▼▼▼

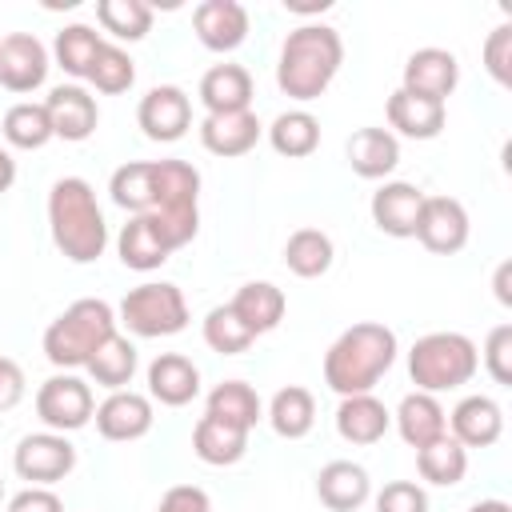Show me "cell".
Wrapping results in <instances>:
<instances>
[{
  "label": "cell",
  "instance_id": "cell-17",
  "mask_svg": "<svg viewBox=\"0 0 512 512\" xmlns=\"http://www.w3.org/2000/svg\"><path fill=\"white\" fill-rule=\"evenodd\" d=\"M420 204H424V192L408 180H388L372 192V224L384 232V236H412L416 232V220H420Z\"/></svg>",
  "mask_w": 512,
  "mask_h": 512
},
{
  "label": "cell",
  "instance_id": "cell-1",
  "mask_svg": "<svg viewBox=\"0 0 512 512\" xmlns=\"http://www.w3.org/2000/svg\"><path fill=\"white\" fill-rule=\"evenodd\" d=\"M344 64V40L332 24H300L284 36L276 60V84L284 96L308 104L328 92Z\"/></svg>",
  "mask_w": 512,
  "mask_h": 512
},
{
  "label": "cell",
  "instance_id": "cell-20",
  "mask_svg": "<svg viewBox=\"0 0 512 512\" xmlns=\"http://www.w3.org/2000/svg\"><path fill=\"white\" fill-rule=\"evenodd\" d=\"M260 132H264V124L256 120L252 108L248 112H224V116H204L200 120V144L212 156H224V160L252 152L256 140H260Z\"/></svg>",
  "mask_w": 512,
  "mask_h": 512
},
{
  "label": "cell",
  "instance_id": "cell-3",
  "mask_svg": "<svg viewBox=\"0 0 512 512\" xmlns=\"http://www.w3.org/2000/svg\"><path fill=\"white\" fill-rule=\"evenodd\" d=\"M48 232L64 260L92 264L108 248V224L96 204V192L80 176H60L48 192Z\"/></svg>",
  "mask_w": 512,
  "mask_h": 512
},
{
  "label": "cell",
  "instance_id": "cell-8",
  "mask_svg": "<svg viewBox=\"0 0 512 512\" xmlns=\"http://www.w3.org/2000/svg\"><path fill=\"white\" fill-rule=\"evenodd\" d=\"M96 412V400H92V388L72 376V372H56L48 376L40 388H36V416L44 420L48 432H76L92 420Z\"/></svg>",
  "mask_w": 512,
  "mask_h": 512
},
{
  "label": "cell",
  "instance_id": "cell-29",
  "mask_svg": "<svg viewBox=\"0 0 512 512\" xmlns=\"http://www.w3.org/2000/svg\"><path fill=\"white\" fill-rule=\"evenodd\" d=\"M192 452L212 464V468H228L236 460H244L248 452V432L236 428V424H224L216 416H200L196 428H192Z\"/></svg>",
  "mask_w": 512,
  "mask_h": 512
},
{
  "label": "cell",
  "instance_id": "cell-12",
  "mask_svg": "<svg viewBox=\"0 0 512 512\" xmlns=\"http://www.w3.org/2000/svg\"><path fill=\"white\" fill-rule=\"evenodd\" d=\"M44 112H48V124H52V136L68 140V144H80L96 132L100 124V108H96V96L80 84H56L44 100Z\"/></svg>",
  "mask_w": 512,
  "mask_h": 512
},
{
  "label": "cell",
  "instance_id": "cell-10",
  "mask_svg": "<svg viewBox=\"0 0 512 512\" xmlns=\"http://www.w3.org/2000/svg\"><path fill=\"white\" fill-rule=\"evenodd\" d=\"M136 124L144 128L148 140L156 144H172L180 140L188 128H192V100L184 88L176 84H156L140 96V108H136Z\"/></svg>",
  "mask_w": 512,
  "mask_h": 512
},
{
  "label": "cell",
  "instance_id": "cell-14",
  "mask_svg": "<svg viewBox=\"0 0 512 512\" xmlns=\"http://www.w3.org/2000/svg\"><path fill=\"white\" fill-rule=\"evenodd\" d=\"M460 84V64L448 48H416L408 60H404V92L412 96H424V100H448Z\"/></svg>",
  "mask_w": 512,
  "mask_h": 512
},
{
  "label": "cell",
  "instance_id": "cell-16",
  "mask_svg": "<svg viewBox=\"0 0 512 512\" xmlns=\"http://www.w3.org/2000/svg\"><path fill=\"white\" fill-rule=\"evenodd\" d=\"M192 28L208 52H236L248 40V8L240 0H204L192 12Z\"/></svg>",
  "mask_w": 512,
  "mask_h": 512
},
{
  "label": "cell",
  "instance_id": "cell-41",
  "mask_svg": "<svg viewBox=\"0 0 512 512\" xmlns=\"http://www.w3.org/2000/svg\"><path fill=\"white\" fill-rule=\"evenodd\" d=\"M256 336L240 324V316L232 312V304H216L208 316H204V344L220 356H240Z\"/></svg>",
  "mask_w": 512,
  "mask_h": 512
},
{
  "label": "cell",
  "instance_id": "cell-24",
  "mask_svg": "<svg viewBox=\"0 0 512 512\" xmlns=\"http://www.w3.org/2000/svg\"><path fill=\"white\" fill-rule=\"evenodd\" d=\"M392 424V412L372 396V392H360V396H340V408H336V432L340 440L348 444H376Z\"/></svg>",
  "mask_w": 512,
  "mask_h": 512
},
{
  "label": "cell",
  "instance_id": "cell-7",
  "mask_svg": "<svg viewBox=\"0 0 512 512\" xmlns=\"http://www.w3.org/2000/svg\"><path fill=\"white\" fill-rule=\"evenodd\" d=\"M120 324L132 332V336H144V340H156V336H176L188 328V300L176 284L168 280H148V284H136L124 300H120Z\"/></svg>",
  "mask_w": 512,
  "mask_h": 512
},
{
  "label": "cell",
  "instance_id": "cell-2",
  "mask_svg": "<svg viewBox=\"0 0 512 512\" xmlns=\"http://www.w3.org/2000/svg\"><path fill=\"white\" fill-rule=\"evenodd\" d=\"M396 332L376 324V320H360L352 328H344L332 348L324 352V384L336 396H360L372 392L376 380L396 364Z\"/></svg>",
  "mask_w": 512,
  "mask_h": 512
},
{
  "label": "cell",
  "instance_id": "cell-40",
  "mask_svg": "<svg viewBox=\"0 0 512 512\" xmlns=\"http://www.w3.org/2000/svg\"><path fill=\"white\" fill-rule=\"evenodd\" d=\"M136 80V64L132 56L120 48V44H100L92 68H88V84L104 96H116V92H128Z\"/></svg>",
  "mask_w": 512,
  "mask_h": 512
},
{
  "label": "cell",
  "instance_id": "cell-4",
  "mask_svg": "<svg viewBox=\"0 0 512 512\" xmlns=\"http://www.w3.org/2000/svg\"><path fill=\"white\" fill-rule=\"evenodd\" d=\"M168 248H184L200 232V172L188 160H152V212Z\"/></svg>",
  "mask_w": 512,
  "mask_h": 512
},
{
  "label": "cell",
  "instance_id": "cell-45",
  "mask_svg": "<svg viewBox=\"0 0 512 512\" xmlns=\"http://www.w3.org/2000/svg\"><path fill=\"white\" fill-rule=\"evenodd\" d=\"M156 512H212V500H208V492L196 488V484H176V488H168V492L160 496Z\"/></svg>",
  "mask_w": 512,
  "mask_h": 512
},
{
  "label": "cell",
  "instance_id": "cell-21",
  "mask_svg": "<svg viewBox=\"0 0 512 512\" xmlns=\"http://www.w3.org/2000/svg\"><path fill=\"white\" fill-rule=\"evenodd\" d=\"M444 120H448V112L440 100H424V96H412L404 88H396L388 96V124H392L388 132L392 136L400 132L408 140H436L444 132Z\"/></svg>",
  "mask_w": 512,
  "mask_h": 512
},
{
  "label": "cell",
  "instance_id": "cell-19",
  "mask_svg": "<svg viewBox=\"0 0 512 512\" xmlns=\"http://www.w3.org/2000/svg\"><path fill=\"white\" fill-rule=\"evenodd\" d=\"M452 440L464 448H492L504 432V408L492 396H464L448 416Z\"/></svg>",
  "mask_w": 512,
  "mask_h": 512
},
{
  "label": "cell",
  "instance_id": "cell-49",
  "mask_svg": "<svg viewBox=\"0 0 512 512\" xmlns=\"http://www.w3.org/2000/svg\"><path fill=\"white\" fill-rule=\"evenodd\" d=\"M508 276H512V264L504 260V264L496 268V300H500V304H512V292H508Z\"/></svg>",
  "mask_w": 512,
  "mask_h": 512
},
{
  "label": "cell",
  "instance_id": "cell-35",
  "mask_svg": "<svg viewBox=\"0 0 512 512\" xmlns=\"http://www.w3.org/2000/svg\"><path fill=\"white\" fill-rule=\"evenodd\" d=\"M416 468H420V476H424L428 484L452 488V484H460L464 472H468V448L456 444V440L444 432L440 440H432V444H424V448L416 452Z\"/></svg>",
  "mask_w": 512,
  "mask_h": 512
},
{
  "label": "cell",
  "instance_id": "cell-50",
  "mask_svg": "<svg viewBox=\"0 0 512 512\" xmlns=\"http://www.w3.org/2000/svg\"><path fill=\"white\" fill-rule=\"evenodd\" d=\"M468 512H512V508H508V500H476Z\"/></svg>",
  "mask_w": 512,
  "mask_h": 512
},
{
  "label": "cell",
  "instance_id": "cell-46",
  "mask_svg": "<svg viewBox=\"0 0 512 512\" xmlns=\"http://www.w3.org/2000/svg\"><path fill=\"white\" fill-rule=\"evenodd\" d=\"M28 392V380H24V368L12 360V356H0V412H12Z\"/></svg>",
  "mask_w": 512,
  "mask_h": 512
},
{
  "label": "cell",
  "instance_id": "cell-22",
  "mask_svg": "<svg viewBox=\"0 0 512 512\" xmlns=\"http://www.w3.org/2000/svg\"><path fill=\"white\" fill-rule=\"evenodd\" d=\"M200 104L208 108V116L248 112V104H252V72L244 64H212L200 76Z\"/></svg>",
  "mask_w": 512,
  "mask_h": 512
},
{
  "label": "cell",
  "instance_id": "cell-36",
  "mask_svg": "<svg viewBox=\"0 0 512 512\" xmlns=\"http://www.w3.org/2000/svg\"><path fill=\"white\" fill-rule=\"evenodd\" d=\"M100 44H104V40H100V32H96L92 24H68V28L56 32L52 56H56V64H60L68 76L88 80V68H92V60H96Z\"/></svg>",
  "mask_w": 512,
  "mask_h": 512
},
{
  "label": "cell",
  "instance_id": "cell-25",
  "mask_svg": "<svg viewBox=\"0 0 512 512\" xmlns=\"http://www.w3.org/2000/svg\"><path fill=\"white\" fill-rule=\"evenodd\" d=\"M116 252L124 260V268H132V272H152L172 256L168 240L160 236V228H156V220L148 212L144 216H128V224L116 236Z\"/></svg>",
  "mask_w": 512,
  "mask_h": 512
},
{
  "label": "cell",
  "instance_id": "cell-27",
  "mask_svg": "<svg viewBox=\"0 0 512 512\" xmlns=\"http://www.w3.org/2000/svg\"><path fill=\"white\" fill-rule=\"evenodd\" d=\"M348 164L364 180H384L400 164V140L388 128H356L348 136Z\"/></svg>",
  "mask_w": 512,
  "mask_h": 512
},
{
  "label": "cell",
  "instance_id": "cell-42",
  "mask_svg": "<svg viewBox=\"0 0 512 512\" xmlns=\"http://www.w3.org/2000/svg\"><path fill=\"white\" fill-rule=\"evenodd\" d=\"M484 68L496 84H512V24H496L484 40Z\"/></svg>",
  "mask_w": 512,
  "mask_h": 512
},
{
  "label": "cell",
  "instance_id": "cell-38",
  "mask_svg": "<svg viewBox=\"0 0 512 512\" xmlns=\"http://www.w3.org/2000/svg\"><path fill=\"white\" fill-rule=\"evenodd\" d=\"M108 192H112V204H120L132 216L152 212V160H128V164H120L112 172V180H108Z\"/></svg>",
  "mask_w": 512,
  "mask_h": 512
},
{
  "label": "cell",
  "instance_id": "cell-15",
  "mask_svg": "<svg viewBox=\"0 0 512 512\" xmlns=\"http://www.w3.org/2000/svg\"><path fill=\"white\" fill-rule=\"evenodd\" d=\"M96 432L104 440H116V444H128V440H140L152 432V400L144 392H132V388H120L112 392L104 404H96Z\"/></svg>",
  "mask_w": 512,
  "mask_h": 512
},
{
  "label": "cell",
  "instance_id": "cell-43",
  "mask_svg": "<svg viewBox=\"0 0 512 512\" xmlns=\"http://www.w3.org/2000/svg\"><path fill=\"white\" fill-rule=\"evenodd\" d=\"M484 368L496 384H512V324H496L484 340Z\"/></svg>",
  "mask_w": 512,
  "mask_h": 512
},
{
  "label": "cell",
  "instance_id": "cell-44",
  "mask_svg": "<svg viewBox=\"0 0 512 512\" xmlns=\"http://www.w3.org/2000/svg\"><path fill=\"white\" fill-rule=\"evenodd\" d=\"M376 512H428V492L416 480H392L376 492Z\"/></svg>",
  "mask_w": 512,
  "mask_h": 512
},
{
  "label": "cell",
  "instance_id": "cell-5",
  "mask_svg": "<svg viewBox=\"0 0 512 512\" xmlns=\"http://www.w3.org/2000/svg\"><path fill=\"white\" fill-rule=\"evenodd\" d=\"M116 332V312L108 300L84 296L76 304H68L48 328H44V356L56 368H84L92 360V352Z\"/></svg>",
  "mask_w": 512,
  "mask_h": 512
},
{
  "label": "cell",
  "instance_id": "cell-18",
  "mask_svg": "<svg viewBox=\"0 0 512 512\" xmlns=\"http://www.w3.org/2000/svg\"><path fill=\"white\" fill-rule=\"evenodd\" d=\"M148 396L164 408H184L200 396V368L180 352H160L148 364Z\"/></svg>",
  "mask_w": 512,
  "mask_h": 512
},
{
  "label": "cell",
  "instance_id": "cell-32",
  "mask_svg": "<svg viewBox=\"0 0 512 512\" xmlns=\"http://www.w3.org/2000/svg\"><path fill=\"white\" fill-rule=\"evenodd\" d=\"M136 344L128 340V336H120V332H112L96 352H92V360L84 364L88 368V376L100 384V388H108V392H120L132 376H136Z\"/></svg>",
  "mask_w": 512,
  "mask_h": 512
},
{
  "label": "cell",
  "instance_id": "cell-37",
  "mask_svg": "<svg viewBox=\"0 0 512 512\" xmlns=\"http://www.w3.org/2000/svg\"><path fill=\"white\" fill-rule=\"evenodd\" d=\"M0 132L12 148H24V152H36L52 140V124H48V112L44 104H32V100H20L4 112L0 120Z\"/></svg>",
  "mask_w": 512,
  "mask_h": 512
},
{
  "label": "cell",
  "instance_id": "cell-23",
  "mask_svg": "<svg viewBox=\"0 0 512 512\" xmlns=\"http://www.w3.org/2000/svg\"><path fill=\"white\" fill-rule=\"evenodd\" d=\"M316 496L328 512H356L372 496V480L352 460H332L316 472Z\"/></svg>",
  "mask_w": 512,
  "mask_h": 512
},
{
  "label": "cell",
  "instance_id": "cell-34",
  "mask_svg": "<svg viewBox=\"0 0 512 512\" xmlns=\"http://www.w3.org/2000/svg\"><path fill=\"white\" fill-rule=\"evenodd\" d=\"M268 424H272V432L284 436V440L308 436L312 424H316V400H312V392L300 388V384L280 388V392L272 396V404H268Z\"/></svg>",
  "mask_w": 512,
  "mask_h": 512
},
{
  "label": "cell",
  "instance_id": "cell-39",
  "mask_svg": "<svg viewBox=\"0 0 512 512\" xmlns=\"http://www.w3.org/2000/svg\"><path fill=\"white\" fill-rule=\"evenodd\" d=\"M96 20L116 40H144L152 28V4L144 0H96Z\"/></svg>",
  "mask_w": 512,
  "mask_h": 512
},
{
  "label": "cell",
  "instance_id": "cell-13",
  "mask_svg": "<svg viewBox=\"0 0 512 512\" xmlns=\"http://www.w3.org/2000/svg\"><path fill=\"white\" fill-rule=\"evenodd\" d=\"M48 48L32 32H12L0 40V84L8 92H36L48 80Z\"/></svg>",
  "mask_w": 512,
  "mask_h": 512
},
{
  "label": "cell",
  "instance_id": "cell-31",
  "mask_svg": "<svg viewBox=\"0 0 512 512\" xmlns=\"http://www.w3.org/2000/svg\"><path fill=\"white\" fill-rule=\"evenodd\" d=\"M332 256H336L332 236L320 232V228H296V232L288 236V244H284V264H288V272L300 276V280L324 276V272L332 268Z\"/></svg>",
  "mask_w": 512,
  "mask_h": 512
},
{
  "label": "cell",
  "instance_id": "cell-33",
  "mask_svg": "<svg viewBox=\"0 0 512 512\" xmlns=\"http://www.w3.org/2000/svg\"><path fill=\"white\" fill-rule=\"evenodd\" d=\"M204 416H216V420H224V424H236V428L252 432L256 420L264 416V408H260V396H256L252 384H244V380H224V384H216V388L208 392Z\"/></svg>",
  "mask_w": 512,
  "mask_h": 512
},
{
  "label": "cell",
  "instance_id": "cell-28",
  "mask_svg": "<svg viewBox=\"0 0 512 512\" xmlns=\"http://www.w3.org/2000/svg\"><path fill=\"white\" fill-rule=\"evenodd\" d=\"M396 428H400L404 444H412V448L420 452L424 444H432V440H440V436L448 432V416H444V408H440L436 396H428V392H408V396L400 400V408H396Z\"/></svg>",
  "mask_w": 512,
  "mask_h": 512
},
{
  "label": "cell",
  "instance_id": "cell-9",
  "mask_svg": "<svg viewBox=\"0 0 512 512\" xmlns=\"http://www.w3.org/2000/svg\"><path fill=\"white\" fill-rule=\"evenodd\" d=\"M12 468H16L20 480H28L36 488H48V484L64 480L76 468V448L64 432H32L16 444Z\"/></svg>",
  "mask_w": 512,
  "mask_h": 512
},
{
  "label": "cell",
  "instance_id": "cell-26",
  "mask_svg": "<svg viewBox=\"0 0 512 512\" xmlns=\"http://www.w3.org/2000/svg\"><path fill=\"white\" fill-rule=\"evenodd\" d=\"M228 304H232V312L240 316V324H244L252 336L272 332V328L284 320V308H288L284 292H280L272 280H248V284H240Z\"/></svg>",
  "mask_w": 512,
  "mask_h": 512
},
{
  "label": "cell",
  "instance_id": "cell-47",
  "mask_svg": "<svg viewBox=\"0 0 512 512\" xmlns=\"http://www.w3.org/2000/svg\"><path fill=\"white\" fill-rule=\"evenodd\" d=\"M4 512H64V504H60V496H56L52 488H36V484H28L24 492H16V496L8 500Z\"/></svg>",
  "mask_w": 512,
  "mask_h": 512
},
{
  "label": "cell",
  "instance_id": "cell-48",
  "mask_svg": "<svg viewBox=\"0 0 512 512\" xmlns=\"http://www.w3.org/2000/svg\"><path fill=\"white\" fill-rule=\"evenodd\" d=\"M12 180H16V160H12L8 148H0V192H8Z\"/></svg>",
  "mask_w": 512,
  "mask_h": 512
},
{
  "label": "cell",
  "instance_id": "cell-30",
  "mask_svg": "<svg viewBox=\"0 0 512 512\" xmlns=\"http://www.w3.org/2000/svg\"><path fill=\"white\" fill-rule=\"evenodd\" d=\"M268 144L288 160H304L320 148V120L304 108H288L268 124Z\"/></svg>",
  "mask_w": 512,
  "mask_h": 512
},
{
  "label": "cell",
  "instance_id": "cell-51",
  "mask_svg": "<svg viewBox=\"0 0 512 512\" xmlns=\"http://www.w3.org/2000/svg\"><path fill=\"white\" fill-rule=\"evenodd\" d=\"M0 504H4V480H0Z\"/></svg>",
  "mask_w": 512,
  "mask_h": 512
},
{
  "label": "cell",
  "instance_id": "cell-11",
  "mask_svg": "<svg viewBox=\"0 0 512 512\" xmlns=\"http://www.w3.org/2000/svg\"><path fill=\"white\" fill-rule=\"evenodd\" d=\"M428 252L436 256H452L468 244V212L460 200L452 196H424L420 204V220L412 232Z\"/></svg>",
  "mask_w": 512,
  "mask_h": 512
},
{
  "label": "cell",
  "instance_id": "cell-6",
  "mask_svg": "<svg viewBox=\"0 0 512 512\" xmlns=\"http://www.w3.org/2000/svg\"><path fill=\"white\" fill-rule=\"evenodd\" d=\"M480 368V352L464 332H428L408 352V376L416 392H452L464 388Z\"/></svg>",
  "mask_w": 512,
  "mask_h": 512
}]
</instances>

▲▲▲

**Directive:** Count the lines in the records above that contain the string "instances". Reply with the number alone.

**Problem solution:** 3